The waiter had appeared at our booth, hearing my last sentence, perhaps understanding. Dan waved him away with a flick of his hand. I could see the waiter roll his eyes and heard a suppressed sigh as he turned.
“Is it SO bad that you can’t do it for another five or 10 years, make a shitload of money and then retire to do whatever you want? Then you can go to France for as long as you want.” It sounded so simple when Dan said it like that, but I instantly recoiled.
“If I thought I had to be a lawyer for 10 more years, and that would be my last job until retirement, I would probably have to kill myself.”
“Really? You’d kill yourself?” said Dan. I saw the woman in the next booth, obviously a tourist, sit up straighter so she could hear the rest of our conversation.
“Of course not. I’m too much of a chicken. And if I killed myself, Carol would really kill me. But I just can’t keep doing what I was doing. I always thought I was smart enough to end up doing something cool or something insanely fun, and I ended up reading contracts. It’s just so boring.”

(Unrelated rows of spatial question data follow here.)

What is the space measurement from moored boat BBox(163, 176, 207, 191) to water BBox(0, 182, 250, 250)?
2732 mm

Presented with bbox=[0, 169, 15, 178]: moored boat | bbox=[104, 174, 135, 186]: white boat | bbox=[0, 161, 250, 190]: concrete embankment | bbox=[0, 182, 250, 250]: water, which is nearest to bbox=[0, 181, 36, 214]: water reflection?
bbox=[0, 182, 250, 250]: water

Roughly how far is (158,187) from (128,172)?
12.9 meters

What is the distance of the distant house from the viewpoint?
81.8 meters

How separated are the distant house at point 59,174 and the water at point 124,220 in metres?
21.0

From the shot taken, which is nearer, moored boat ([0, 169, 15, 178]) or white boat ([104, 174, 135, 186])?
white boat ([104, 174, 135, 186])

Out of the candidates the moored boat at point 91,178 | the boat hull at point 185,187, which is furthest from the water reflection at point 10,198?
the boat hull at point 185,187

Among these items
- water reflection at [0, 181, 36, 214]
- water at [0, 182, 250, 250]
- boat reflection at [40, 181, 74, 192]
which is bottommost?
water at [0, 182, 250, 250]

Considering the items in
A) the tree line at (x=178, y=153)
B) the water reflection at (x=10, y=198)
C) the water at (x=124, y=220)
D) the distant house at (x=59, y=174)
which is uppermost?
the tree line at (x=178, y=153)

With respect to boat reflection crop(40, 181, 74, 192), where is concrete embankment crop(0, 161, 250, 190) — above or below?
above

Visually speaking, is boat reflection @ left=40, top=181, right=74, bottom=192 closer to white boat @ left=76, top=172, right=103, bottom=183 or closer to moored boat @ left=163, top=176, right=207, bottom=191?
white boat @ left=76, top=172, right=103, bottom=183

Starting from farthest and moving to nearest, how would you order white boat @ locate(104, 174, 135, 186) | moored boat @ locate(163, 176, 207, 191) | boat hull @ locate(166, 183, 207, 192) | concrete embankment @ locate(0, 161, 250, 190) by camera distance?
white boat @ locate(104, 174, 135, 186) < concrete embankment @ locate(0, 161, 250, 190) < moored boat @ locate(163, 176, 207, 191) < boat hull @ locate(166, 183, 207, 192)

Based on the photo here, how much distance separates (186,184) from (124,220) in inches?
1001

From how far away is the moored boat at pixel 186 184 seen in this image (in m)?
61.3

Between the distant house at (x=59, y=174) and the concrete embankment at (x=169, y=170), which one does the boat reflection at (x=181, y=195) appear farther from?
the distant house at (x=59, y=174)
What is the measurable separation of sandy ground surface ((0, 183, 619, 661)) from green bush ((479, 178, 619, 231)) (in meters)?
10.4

“What would be your perfect job?” Dan held up his arm to get the waiter’s attention. The waiter looked in our direction, expressionless, then walked toward the kitchen.
“I was asked that once at a party. Without thinking, I joked I’d like a job where I could paint nude portraits of my friends’ wives.”
“That doesn’t sound like it would pay much. Can’t you just do that in your spare time? A real job would be the lawyer for Playboy Enterprises.” Dan giggled. “That would be fun.”
“I doubt they let the lawyers take the pictures. Or hang out in the grotto.”
“You’re probably right. That sucks. I just think that throwing away all those years of school, when you’re at the top of the heap, is crazy. Maybe there’s a different way you can be a lawyer that you’ll like better.” Dan waved at the waiter again, who had returned from the kitchen and was three booths away, intently studying his empty tray.
“Yeah, I thought about that,” I said. “Maybe there is. But I don’t think so. I hate all the lawyer bullshit. And I am tired of having to be perfect. Everyone expects me to be right all the time, everything is so exact. I like broad strokes and ballpark answers, I like artsy stuff, and I’m stuck with the opposite. I’m a total faker.”
“That’s not true. You can’t be a faker for 20 years and still have a bunch of happy clients. You’re good at your job, obviously.” Dan was always a bit in awe of the career I created, and believed me to be much smarter than I actually was.
“Well, it’s not me. I’m not that guy. I don’t wanna be that guy,” I said, without eloquence.
“How can you waste all that education?” Dan asked.
“Who says it’s wasted? Can’t I do something else with my brain?”
“Sure you can,” Dan said. He paused. “Maybe you can do business development for some big company and negotiate their deals.”
“That’s kinda what I was doing already. No, I have to make a clean break. I don’t want any job like the one I had. If I do this half-assed, I’ll end up where I was before. I’ve got to let go completely, turn everything upside down.”
“Wow. I don’t know if I could do that,” said Dan. I was perversely happy that he was afraid to do what I was planning, but I didn’t tell him that.
“I like the idea I’m finally thinking big, but thinking big is scary. I never thought I would have the guts to do this. To leave law. That’s all I know how to do.”
“It’s not the smartest financial decision you’re making.”
“Tell me about it,” I said. “Every bit of logic tells me the smart thing to do is go back to law, work hard for 10 years and then retire. But my heart and soul are screaming at me to never do law again. It’s not me. So I have no choice but to do something different.”
“Well then, I guess you do.”
“It could be my mid-life crisis. Maybe. But I think I’m now confident enough to not worry about what other people think I should do………..and not for one minute more do something that I don’t want to do,” I said, raising my voice much more than I intended. I certainly sounded more sure than I was. I could see the waiter coming our way.
“Sounds like you’ve made up your mind,” said Dan.